Neighborhoods, connectivity, and diameter of the nilpotent graph of a finite group
Costantino Delizia, Michele Gaeta, Mark L. Lewis, Carmine Monetta
TL;DR
This paper investigates the nilpotent graph of a finite group G, focusing on the structure of Nil_G(x) neighborhoods and the induced graph Γ(G) after removing universal vertices. It characterizes solvable n-groups as Frobenius groups with nilpotent complements and connects Γ(G)'s connectivity to the quotient G/Z_infty(G), relating Γ(G) to the commuting graph Γ_comm(G).
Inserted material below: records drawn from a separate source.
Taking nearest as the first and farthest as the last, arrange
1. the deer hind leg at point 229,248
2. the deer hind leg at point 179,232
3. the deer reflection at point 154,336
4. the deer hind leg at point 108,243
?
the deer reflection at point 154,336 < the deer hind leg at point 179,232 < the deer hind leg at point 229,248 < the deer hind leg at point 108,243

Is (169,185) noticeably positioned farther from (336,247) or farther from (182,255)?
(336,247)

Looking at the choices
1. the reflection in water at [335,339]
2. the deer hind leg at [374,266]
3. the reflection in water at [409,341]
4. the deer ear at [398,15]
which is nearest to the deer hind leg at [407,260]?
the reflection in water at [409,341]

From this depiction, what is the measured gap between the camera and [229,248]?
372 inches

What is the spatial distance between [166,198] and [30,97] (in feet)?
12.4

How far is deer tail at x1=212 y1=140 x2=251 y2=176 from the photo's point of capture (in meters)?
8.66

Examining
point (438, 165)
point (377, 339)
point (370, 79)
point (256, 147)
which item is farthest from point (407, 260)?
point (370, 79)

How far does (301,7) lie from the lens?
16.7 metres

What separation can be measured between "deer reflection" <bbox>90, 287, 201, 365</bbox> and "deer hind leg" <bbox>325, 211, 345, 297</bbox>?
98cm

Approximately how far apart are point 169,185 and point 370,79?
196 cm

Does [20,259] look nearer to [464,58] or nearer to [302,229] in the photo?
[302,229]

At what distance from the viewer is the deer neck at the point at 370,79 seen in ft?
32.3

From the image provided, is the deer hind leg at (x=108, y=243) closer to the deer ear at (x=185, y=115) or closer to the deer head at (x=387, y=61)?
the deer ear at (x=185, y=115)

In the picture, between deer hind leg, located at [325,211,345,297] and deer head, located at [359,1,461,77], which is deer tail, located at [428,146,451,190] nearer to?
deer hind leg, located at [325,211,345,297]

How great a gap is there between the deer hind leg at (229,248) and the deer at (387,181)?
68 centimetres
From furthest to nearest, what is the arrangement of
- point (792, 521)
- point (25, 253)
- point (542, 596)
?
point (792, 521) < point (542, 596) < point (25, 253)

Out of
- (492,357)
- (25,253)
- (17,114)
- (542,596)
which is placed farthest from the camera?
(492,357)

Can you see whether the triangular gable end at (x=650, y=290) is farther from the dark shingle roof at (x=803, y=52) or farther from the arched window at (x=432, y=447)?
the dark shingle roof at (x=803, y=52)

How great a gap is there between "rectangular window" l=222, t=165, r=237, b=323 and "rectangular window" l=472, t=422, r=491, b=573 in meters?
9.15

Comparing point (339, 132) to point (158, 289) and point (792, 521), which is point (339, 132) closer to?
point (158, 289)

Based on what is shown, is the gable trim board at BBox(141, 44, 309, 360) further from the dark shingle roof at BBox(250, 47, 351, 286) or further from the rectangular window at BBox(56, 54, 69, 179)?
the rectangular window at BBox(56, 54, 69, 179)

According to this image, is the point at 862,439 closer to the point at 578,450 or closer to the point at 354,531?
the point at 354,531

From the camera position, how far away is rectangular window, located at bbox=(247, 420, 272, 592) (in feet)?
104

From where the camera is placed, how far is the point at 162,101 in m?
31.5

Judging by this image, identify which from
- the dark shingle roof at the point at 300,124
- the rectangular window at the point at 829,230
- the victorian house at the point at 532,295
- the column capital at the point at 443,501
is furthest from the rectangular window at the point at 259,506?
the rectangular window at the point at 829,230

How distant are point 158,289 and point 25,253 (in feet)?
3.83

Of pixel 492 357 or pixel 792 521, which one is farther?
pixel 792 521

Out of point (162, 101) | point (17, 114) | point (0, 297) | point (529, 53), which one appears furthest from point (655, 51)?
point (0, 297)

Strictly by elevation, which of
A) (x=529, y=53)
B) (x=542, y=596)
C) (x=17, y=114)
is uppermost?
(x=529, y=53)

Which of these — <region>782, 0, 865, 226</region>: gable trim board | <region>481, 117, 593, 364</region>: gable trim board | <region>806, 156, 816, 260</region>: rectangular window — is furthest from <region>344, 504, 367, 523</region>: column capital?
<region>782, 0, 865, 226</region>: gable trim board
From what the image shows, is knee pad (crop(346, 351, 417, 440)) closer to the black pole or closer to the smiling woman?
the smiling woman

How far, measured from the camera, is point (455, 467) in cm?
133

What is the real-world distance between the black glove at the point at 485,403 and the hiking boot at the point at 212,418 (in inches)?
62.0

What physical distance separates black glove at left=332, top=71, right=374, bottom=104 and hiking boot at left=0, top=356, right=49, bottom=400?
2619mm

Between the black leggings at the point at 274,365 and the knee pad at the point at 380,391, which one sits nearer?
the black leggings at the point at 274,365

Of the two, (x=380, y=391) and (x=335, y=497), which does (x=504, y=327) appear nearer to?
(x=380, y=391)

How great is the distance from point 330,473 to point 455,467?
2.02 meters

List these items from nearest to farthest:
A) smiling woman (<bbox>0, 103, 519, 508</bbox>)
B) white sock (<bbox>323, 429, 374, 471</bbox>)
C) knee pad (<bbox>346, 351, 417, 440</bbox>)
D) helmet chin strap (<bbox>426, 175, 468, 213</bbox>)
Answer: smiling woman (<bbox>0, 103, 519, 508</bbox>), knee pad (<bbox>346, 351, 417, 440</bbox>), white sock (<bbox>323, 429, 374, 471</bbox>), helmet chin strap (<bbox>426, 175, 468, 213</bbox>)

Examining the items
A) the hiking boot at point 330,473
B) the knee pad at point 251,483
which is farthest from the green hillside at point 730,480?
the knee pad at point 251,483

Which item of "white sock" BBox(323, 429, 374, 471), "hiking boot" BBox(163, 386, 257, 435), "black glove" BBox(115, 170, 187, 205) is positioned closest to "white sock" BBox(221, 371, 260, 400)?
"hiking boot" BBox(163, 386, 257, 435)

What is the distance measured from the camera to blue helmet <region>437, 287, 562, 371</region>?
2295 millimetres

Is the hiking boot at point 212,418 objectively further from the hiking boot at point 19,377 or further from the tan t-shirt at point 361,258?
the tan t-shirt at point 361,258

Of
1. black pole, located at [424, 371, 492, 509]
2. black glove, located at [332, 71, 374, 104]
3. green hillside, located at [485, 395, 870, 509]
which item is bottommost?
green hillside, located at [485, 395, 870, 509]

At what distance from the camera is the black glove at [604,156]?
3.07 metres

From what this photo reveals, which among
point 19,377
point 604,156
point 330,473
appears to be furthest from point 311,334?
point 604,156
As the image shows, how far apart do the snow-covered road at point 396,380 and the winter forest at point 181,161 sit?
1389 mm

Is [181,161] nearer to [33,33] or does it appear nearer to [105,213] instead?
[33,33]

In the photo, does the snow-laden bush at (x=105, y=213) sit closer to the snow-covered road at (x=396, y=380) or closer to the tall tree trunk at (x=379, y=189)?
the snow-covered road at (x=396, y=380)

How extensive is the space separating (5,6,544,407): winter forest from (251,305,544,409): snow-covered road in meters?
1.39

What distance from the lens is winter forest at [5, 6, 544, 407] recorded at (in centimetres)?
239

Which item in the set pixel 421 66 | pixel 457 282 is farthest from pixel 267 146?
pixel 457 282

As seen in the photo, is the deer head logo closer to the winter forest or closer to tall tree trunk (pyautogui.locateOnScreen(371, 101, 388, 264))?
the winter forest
It then establishes general and case-specific diameter bounds for Γ(G), providing tighter results for special group classes and presenting an example with diameter 7, while highlighting open questions and potential refinements in the solvable setting.
Abstract
The nilpotent graph of a group $G$ is the simple and undirected graph whose vertices are the elements of $G$ and two distinct vertices are adjacent if they generate a nilpotent subgroup of $G$. Here we discuss some topological properties of the nilpotent graph of a finite group $G$. Indeed, we characterize finite solvable groups whose closed neighborhoods are nilpotent subgroups. Moreover, we study the connectivity of the graph $Γ(G)$ obtained removing all universal vertices from the nilpotent graph of $G$. Some upper bounds to the diameter of $Γ(G)$ are provided when $G$ belongs to some classes of groups.